* [Отрывок из документа]

==========

Мы договорились о встрече по телефону. В день интервью я не была уверена, что Роман Каплан придёт на наше деловое свидание в «Русский Самовар», а я даже не продиктовала свой номер, ему всё же 80 лет, мог приболеть, забыть, передумать. Он даже намекнул, что давать интервью ему уже порядком надоело. Звонить самой и напоминать кажется несколько невежливо. «В конце концов, поем в одиночестве оливье, не самый худший вариант вечера», — решаю я, и вот уже менеджер проводит меня в полумраке зала к самому известному и культовому столику во всем ресторане — ошибки быть не может, на полке, что огибает его, стоит портрет Иосифа Бродского. Уже чувствую себя избранной — наверное, важных и дорогих гостей сажают именно сюда. В ресторане, хотя время еще раннее для ужина, немало посетителей, русская речь смешивается с английской, пожилые люди и молодёжь одинаково увлечены разговорами за своими столиками. На белом рояле — давнишний подарок ресторану от М. Барышникова — музыкант играет ту моментально узнаваемую, с детства врезавшуюся в память мелодию из «Семнадцати мгновений весны», когда Штирлиц пришёл в кафе для тайного свидания с женой. «Где-то далеко, где-то далеко идут грибные дожди…»: внутренне усмехаюсь некой китчевой театральности момента — как-никак, я тоже вдали от родины, а в «Русском Самоваре» всё располагает к ностальгии.
Ровно в 6.30, как и было назначено, в зале появляется невысокий, худощавый и элегантно одетый Каплан — конечно, узнаю его по фотографиям. Сначала он подходит к столику, где ужинают его знакомые, уточняет у них время, сообщает, поглядывая на меня, что «его ждёт девушка» и, наконец, подходит ко мне.

==========

* [Набор записей]
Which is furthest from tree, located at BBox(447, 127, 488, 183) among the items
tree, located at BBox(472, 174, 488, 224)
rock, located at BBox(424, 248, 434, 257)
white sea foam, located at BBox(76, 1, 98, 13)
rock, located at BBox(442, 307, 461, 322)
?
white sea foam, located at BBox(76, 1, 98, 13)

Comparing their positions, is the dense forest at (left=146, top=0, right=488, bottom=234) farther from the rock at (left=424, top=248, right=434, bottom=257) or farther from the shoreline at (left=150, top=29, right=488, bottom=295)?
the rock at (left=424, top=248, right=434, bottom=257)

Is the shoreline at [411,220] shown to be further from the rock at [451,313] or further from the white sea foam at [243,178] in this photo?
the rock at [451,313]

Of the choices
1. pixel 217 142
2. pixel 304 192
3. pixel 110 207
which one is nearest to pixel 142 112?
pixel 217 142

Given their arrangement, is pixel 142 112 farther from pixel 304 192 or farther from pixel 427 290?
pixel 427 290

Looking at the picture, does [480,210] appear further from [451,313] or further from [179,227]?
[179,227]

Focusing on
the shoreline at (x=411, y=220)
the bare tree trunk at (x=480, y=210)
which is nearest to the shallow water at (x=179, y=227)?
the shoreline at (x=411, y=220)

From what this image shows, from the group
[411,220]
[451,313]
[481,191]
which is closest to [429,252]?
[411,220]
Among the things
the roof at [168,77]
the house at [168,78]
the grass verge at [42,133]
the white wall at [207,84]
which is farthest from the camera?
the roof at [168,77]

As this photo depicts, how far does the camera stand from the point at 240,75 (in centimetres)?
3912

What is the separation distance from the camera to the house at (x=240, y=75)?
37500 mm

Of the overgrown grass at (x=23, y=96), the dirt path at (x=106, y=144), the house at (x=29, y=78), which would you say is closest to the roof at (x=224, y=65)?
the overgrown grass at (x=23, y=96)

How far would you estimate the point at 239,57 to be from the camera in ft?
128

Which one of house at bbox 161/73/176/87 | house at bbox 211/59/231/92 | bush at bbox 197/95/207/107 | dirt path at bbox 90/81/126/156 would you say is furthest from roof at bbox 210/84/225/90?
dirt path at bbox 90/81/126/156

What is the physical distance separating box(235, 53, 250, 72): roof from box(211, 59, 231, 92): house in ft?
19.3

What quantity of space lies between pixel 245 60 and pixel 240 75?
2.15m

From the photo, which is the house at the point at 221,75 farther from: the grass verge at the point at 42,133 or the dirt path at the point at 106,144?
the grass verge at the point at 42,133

==========

* [Что нужно сделать]
a) Чей портрет стоит на полке у столика в отрывке об интервью с Романом Капланом?
b) Перепишите записи от строки, содержащей «What quantity of», до конца записей включительно в виде CSV с двумя столбцами, «запрос» и «ответ». На каждую запись отведите одну строку, каждое поле заключите в кавычки, а переносы строк внутри полей замените пробелами.
Текст и записи — отдельный, не связанный друг с другом материал.

* [Результаты упражнения]
a) Портрет Иосифа Бродского.

b)
запрос,ответ
"What quantity of space lies between pixel 245 60 and pixel 240 75?","2.15m"
"From the photo, which is the house at the point at 221,75 farther from: the grass verge at the point at 42,133 or the dirt path at the point at 106,144?","the grass verge at the point at 42,133"